SentinelOne CEO On CrowdStrike Outage: ‘Not Just An Honest Mistake’
In an interview with CRN, SentinelOne CEO Tomer Weingarten says the massive outage was the result of a ‘very risky architecture.’
The massive Microsoft Windows outage set off by a CrowdStrike update on July 19 was the consequence of “bad design decisions” by the security vendor that allowed a defective file to hobble servers and PCs worldwide, according to SentinelOne Co-founder and CEO Tomer Weingarten.
In an interview with CRN, Weingarten, whose company is a top rival of CrowdStrike, sharply criticized the process that enabled the outage to occur and led to widely felt societal disruptions.
[Related: SentinelOne CEO: Cybersecurity Shouldn’t Require Constant Updates]
Specifically, Weingarten questioned the practices around CrowdStrike’s interactions with the core control center of the Windows operating system, known as the Windows kernel. After examining how CrowdStrike has handled updating the Windows kernel, “you can’t avoid arriving at this conclusion—that it’s just a very risky architecture,” he said.
The CrowdStrike update was able to set off a “blue screen of death” scenario for 8.5 million devices worldwide, leading to massive impacts for air travel, health care and business. Experts have called it the largest IT outage of all time, and one estimate suggested the incident will cost U.S. Fortune 500 companies $5.4 billion in total direct financial loss.
The disruptions dragged on for much of the following week in part because of the need for IT teams to manually fix many of the affected Windows devices. CrowdStrike disclosed that a bug in its validation process for security configuration updates to its Falcon platform resulted in the outage.
During CRN’s interview with Weingarten, which took place July 25, the SentinelOne CEO said he’s convinced this was “not just an honest mistake.”
"It’s a result of how the architecture was used—or maybe even abused, I would say,” he said.
In a statement provided to CRN, CrowdStrike responded to Weingarten’s comments and disputed his characterization of the cause of the outage. (Click here to read CrowdStrike’s full statement responding to Weingarten’s comments.)
The update that was deployed on July 19 was a "rapid response content update,” and "these updates don’t execute code in the kernel,” CrowdStrike said.
Additionally, “Microsoft does have a clear kernel review process, and that process was followed,” CrowdStrike said in the statement provided to CRN.
CrowdStrike CEO George Kurtz previously disclosed that 97 percent of Windows sensors for Falcon were online as of Thursday.
“I am deeply sorry for the disruption this outage has caused and personally apologize to everyone impacted,” Kurtz wrote in a LinkedIn post Thursday. “While I can’t promise perfection, I can promise a response that is focused, effective, and with a sense of urgency.”

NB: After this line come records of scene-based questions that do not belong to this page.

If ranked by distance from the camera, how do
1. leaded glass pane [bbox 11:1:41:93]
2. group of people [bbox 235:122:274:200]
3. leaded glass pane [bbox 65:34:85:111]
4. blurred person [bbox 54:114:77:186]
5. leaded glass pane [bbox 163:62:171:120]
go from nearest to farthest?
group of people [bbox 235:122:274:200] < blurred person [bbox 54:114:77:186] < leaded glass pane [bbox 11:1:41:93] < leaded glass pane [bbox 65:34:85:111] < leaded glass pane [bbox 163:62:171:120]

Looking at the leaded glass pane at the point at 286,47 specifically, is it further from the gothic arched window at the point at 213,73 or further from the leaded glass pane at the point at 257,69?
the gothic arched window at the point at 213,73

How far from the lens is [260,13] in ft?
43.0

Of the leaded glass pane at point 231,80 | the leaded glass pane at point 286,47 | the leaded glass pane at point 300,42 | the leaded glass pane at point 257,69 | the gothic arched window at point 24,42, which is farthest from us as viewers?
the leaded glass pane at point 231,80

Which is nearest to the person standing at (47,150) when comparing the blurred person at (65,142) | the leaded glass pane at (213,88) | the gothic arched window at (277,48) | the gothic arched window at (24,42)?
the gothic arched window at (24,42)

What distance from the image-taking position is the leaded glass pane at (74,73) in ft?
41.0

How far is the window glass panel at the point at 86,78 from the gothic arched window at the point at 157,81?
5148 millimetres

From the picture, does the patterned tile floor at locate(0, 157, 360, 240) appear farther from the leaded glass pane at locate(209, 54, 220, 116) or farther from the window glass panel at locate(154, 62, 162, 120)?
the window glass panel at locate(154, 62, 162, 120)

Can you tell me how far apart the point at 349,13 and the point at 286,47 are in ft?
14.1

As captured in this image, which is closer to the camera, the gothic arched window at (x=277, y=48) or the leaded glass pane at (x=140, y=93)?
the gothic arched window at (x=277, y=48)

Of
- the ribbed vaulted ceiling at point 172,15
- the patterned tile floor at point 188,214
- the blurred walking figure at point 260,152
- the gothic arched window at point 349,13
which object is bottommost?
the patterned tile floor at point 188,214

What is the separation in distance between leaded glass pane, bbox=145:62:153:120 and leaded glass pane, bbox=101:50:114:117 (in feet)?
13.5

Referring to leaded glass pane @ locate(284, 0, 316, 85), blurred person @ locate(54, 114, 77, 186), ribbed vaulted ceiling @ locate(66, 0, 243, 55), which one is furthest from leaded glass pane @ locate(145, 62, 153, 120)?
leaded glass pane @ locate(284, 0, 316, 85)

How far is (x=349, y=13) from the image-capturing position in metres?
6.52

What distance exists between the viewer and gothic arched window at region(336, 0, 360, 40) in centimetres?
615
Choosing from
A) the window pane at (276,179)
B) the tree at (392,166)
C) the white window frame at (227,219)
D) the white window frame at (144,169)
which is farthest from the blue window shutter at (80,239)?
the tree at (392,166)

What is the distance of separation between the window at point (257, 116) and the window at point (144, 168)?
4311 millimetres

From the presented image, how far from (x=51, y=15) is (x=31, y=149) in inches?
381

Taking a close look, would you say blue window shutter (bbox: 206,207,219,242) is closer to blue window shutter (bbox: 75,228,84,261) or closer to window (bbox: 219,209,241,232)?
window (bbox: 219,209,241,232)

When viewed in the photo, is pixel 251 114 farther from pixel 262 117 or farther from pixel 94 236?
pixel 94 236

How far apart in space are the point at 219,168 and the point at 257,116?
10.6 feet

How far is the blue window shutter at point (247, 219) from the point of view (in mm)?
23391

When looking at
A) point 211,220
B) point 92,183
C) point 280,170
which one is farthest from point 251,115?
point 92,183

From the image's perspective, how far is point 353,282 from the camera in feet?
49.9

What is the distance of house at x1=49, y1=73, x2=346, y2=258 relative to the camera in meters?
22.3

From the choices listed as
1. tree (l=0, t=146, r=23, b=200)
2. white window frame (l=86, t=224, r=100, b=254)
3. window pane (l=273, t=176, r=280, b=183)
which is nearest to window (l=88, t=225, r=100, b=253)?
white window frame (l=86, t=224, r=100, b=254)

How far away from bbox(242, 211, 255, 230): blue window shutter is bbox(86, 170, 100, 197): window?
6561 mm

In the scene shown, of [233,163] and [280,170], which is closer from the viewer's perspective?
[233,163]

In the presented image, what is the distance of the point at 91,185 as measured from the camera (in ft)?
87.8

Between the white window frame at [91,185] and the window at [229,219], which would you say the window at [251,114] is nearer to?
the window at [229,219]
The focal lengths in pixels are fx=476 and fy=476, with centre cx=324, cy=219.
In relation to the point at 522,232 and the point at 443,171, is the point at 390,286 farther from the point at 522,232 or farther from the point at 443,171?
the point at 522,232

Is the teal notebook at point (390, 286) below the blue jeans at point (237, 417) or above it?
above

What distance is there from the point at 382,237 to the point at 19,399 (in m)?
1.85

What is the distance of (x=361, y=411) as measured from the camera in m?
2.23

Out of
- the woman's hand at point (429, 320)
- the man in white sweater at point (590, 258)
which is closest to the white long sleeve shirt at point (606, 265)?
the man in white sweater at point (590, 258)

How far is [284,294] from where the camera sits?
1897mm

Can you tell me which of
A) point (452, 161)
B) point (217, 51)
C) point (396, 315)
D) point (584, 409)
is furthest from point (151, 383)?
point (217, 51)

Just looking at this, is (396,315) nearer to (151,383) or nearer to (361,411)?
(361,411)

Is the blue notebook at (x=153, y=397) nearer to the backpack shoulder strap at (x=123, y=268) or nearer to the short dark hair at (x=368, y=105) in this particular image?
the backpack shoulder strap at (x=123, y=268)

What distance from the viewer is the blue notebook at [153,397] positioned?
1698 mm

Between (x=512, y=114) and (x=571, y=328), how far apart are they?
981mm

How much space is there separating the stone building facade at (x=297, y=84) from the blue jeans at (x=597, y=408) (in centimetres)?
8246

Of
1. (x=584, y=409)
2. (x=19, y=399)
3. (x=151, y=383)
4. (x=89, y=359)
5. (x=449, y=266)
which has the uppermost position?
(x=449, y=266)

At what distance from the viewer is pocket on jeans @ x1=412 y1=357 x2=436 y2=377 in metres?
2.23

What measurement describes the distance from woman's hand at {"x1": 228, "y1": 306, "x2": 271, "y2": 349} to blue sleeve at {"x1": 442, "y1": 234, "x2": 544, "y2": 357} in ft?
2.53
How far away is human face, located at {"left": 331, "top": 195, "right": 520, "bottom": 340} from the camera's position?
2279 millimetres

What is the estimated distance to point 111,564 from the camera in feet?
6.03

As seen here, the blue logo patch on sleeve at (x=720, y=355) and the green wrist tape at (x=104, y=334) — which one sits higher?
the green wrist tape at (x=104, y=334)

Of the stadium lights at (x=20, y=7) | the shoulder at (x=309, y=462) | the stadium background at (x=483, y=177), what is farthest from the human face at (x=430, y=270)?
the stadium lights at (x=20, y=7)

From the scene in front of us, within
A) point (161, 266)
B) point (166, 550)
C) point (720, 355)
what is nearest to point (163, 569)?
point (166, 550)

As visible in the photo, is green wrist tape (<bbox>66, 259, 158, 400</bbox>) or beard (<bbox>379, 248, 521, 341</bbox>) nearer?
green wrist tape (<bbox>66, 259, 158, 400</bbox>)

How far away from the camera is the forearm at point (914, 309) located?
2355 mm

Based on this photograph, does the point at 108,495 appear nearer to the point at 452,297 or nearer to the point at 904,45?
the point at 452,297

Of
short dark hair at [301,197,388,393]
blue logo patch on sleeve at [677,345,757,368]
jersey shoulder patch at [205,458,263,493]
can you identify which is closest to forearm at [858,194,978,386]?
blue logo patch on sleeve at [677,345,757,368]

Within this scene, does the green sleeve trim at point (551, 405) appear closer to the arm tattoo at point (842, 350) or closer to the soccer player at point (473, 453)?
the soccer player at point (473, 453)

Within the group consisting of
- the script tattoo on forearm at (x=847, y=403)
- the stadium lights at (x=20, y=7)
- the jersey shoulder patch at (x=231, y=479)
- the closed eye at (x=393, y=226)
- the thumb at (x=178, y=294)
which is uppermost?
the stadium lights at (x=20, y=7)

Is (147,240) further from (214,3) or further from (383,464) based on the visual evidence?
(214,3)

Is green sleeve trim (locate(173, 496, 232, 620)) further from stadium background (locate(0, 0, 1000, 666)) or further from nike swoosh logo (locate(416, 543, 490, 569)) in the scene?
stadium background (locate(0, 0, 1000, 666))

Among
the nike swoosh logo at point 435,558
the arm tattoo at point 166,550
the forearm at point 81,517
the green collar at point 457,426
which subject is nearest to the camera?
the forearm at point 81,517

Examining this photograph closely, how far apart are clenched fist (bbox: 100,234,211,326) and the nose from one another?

In a post Friday, Microsoft executive John Cable wrote that the outage “shows clearly that Windows must prioritize change and innovation in the area of end-to-end resilience.” Cable also touched on the role of third-party access to the Windows kernel, indicating that the tech giant is now looking to “encourage development practices that do not rely on kernel access.”
CRN has reached out to Microsoft for further comment.
In the interview with CRN, Weingarten spoke about what SentinelOne has been discussing with customers following the outage, the questions around Windows kernel access for security vendors and how the incident may change the cybersecurity industry.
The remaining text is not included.